É muito primária a postura do CDS: se por inépcia ou ‘fraqueza’ lhe fossem ‘oferendadas’ as 2 cabeças ministeriais que tão afanosamente reclama, num ápice assistiríamos à tentativa de degola do próprio primeiro-ministro. O que Assunção Cristas pede a António Costa não é uma recomposição governativa mas um 'haraquíri'.
 
De facto, a Direita quis transformar o debate sobre o Estado da Nação numa aviltante ‘peixeirada’ sobre o Governo o que, em certa medida, logrou fazer. Ora a Nação é algo de mais vasto e profundo para ser reduzida a quezílias político-partidárias sobre prestações governamentais.
O que aconteceu no debate parlamentar sobre o Estado da Nação não é uma mera chicana política, nem sequer um rudimentar processo de ‘marketing ‘, como insinuou Carlos Abreu Amorim, nas vésperas do debate, mas tão-somente uma recreativa gincana sobre o exercício político, fora do contexto constitucional vigente. A interferência do Parlamento na composição nominal (sublinhe-se) dos membros do governo carregaria sempre às suas costas o espectro de uma grosseira promiscuidade na separação de poderes.
 
O Governo responde, após a ‘não-rejeição’ do seu programa (nem está obrigado de o submeter a votos), perante o Parlamento. Todavia, o Governo não se forma, nem se reforma ou regenera, em ambiente de discussão pública ou sob a tutela parlamentar.
A capacidade de interferência da AR na composição e ação do Governo é global e coletiva. Isto é, depende da aprovação de moções de censura que têm um rebate constitucional e quanto mais não seja da capacidade de apresentar (ou não) uma solução alternativa. O Governo não cai no Parlamento peça a peça ou a retalho, como pretende a Oposição.
Quando (ou se) cair o Governo será em bloco e, nessas circunstâncias (e só nessas), terá consequências políticas no estado - presente e futuro - da Nação.
 
O PSD e o CDS sabem que é assim mas preferem o entretimento retórico ao debate das questões nacionais - a pérola montenegrina do 'colapso do Estado' é de antologia - e continuar a representar o papel de serem ‘os últimos a saberem’. Foi - em parte - isto que sucedeu no debate de ontem.

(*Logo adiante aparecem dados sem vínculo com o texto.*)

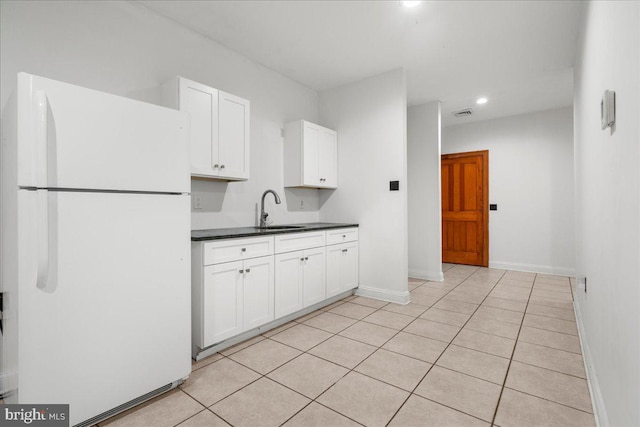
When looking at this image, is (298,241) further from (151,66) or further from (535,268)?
(535,268)

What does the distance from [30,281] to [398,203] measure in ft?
10.4

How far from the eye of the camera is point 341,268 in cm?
360

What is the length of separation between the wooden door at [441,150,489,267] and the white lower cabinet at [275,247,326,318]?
12.0ft

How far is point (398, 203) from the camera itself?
3592 millimetres

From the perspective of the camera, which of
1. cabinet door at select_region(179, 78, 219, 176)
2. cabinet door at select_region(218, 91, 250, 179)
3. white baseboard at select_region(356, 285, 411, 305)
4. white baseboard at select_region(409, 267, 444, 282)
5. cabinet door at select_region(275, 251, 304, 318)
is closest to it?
cabinet door at select_region(179, 78, 219, 176)

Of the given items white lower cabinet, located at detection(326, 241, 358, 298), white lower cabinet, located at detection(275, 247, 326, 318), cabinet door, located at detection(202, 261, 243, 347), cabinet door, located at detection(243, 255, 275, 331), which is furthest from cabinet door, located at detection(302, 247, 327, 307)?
cabinet door, located at detection(202, 261, 243, 347)

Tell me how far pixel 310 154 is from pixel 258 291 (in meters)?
1.79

Na realidade, o debate sobre o Estado da Nação ficou por fazer. A maioria dos portugueses gostaria que se discutisse novos passos para ‘cuidar da Nação’. Muito para além de uma atenuação dos efeitos deletérios causados pelo neoliberalismo que assaltou o Estado. É cada vez mais necessário promover uma discussão sobre as condições de vida atuais e perspetivas futuras dos cidadãos, liberta da opressão dos ‘mercados’ e em contraponto com a ‘financeirização’ da política.
 
O debate da Nação seria, para ter repercussão política e utilidade económica e social, dotar a República de 'roupagens democráticas' modernas para enfrentar o futuro ...

Comentários

E isto mesmo:

«O que Assunção Cristas pede a António Costa não é uma recomposição governativa mas um 'haraquíri'.»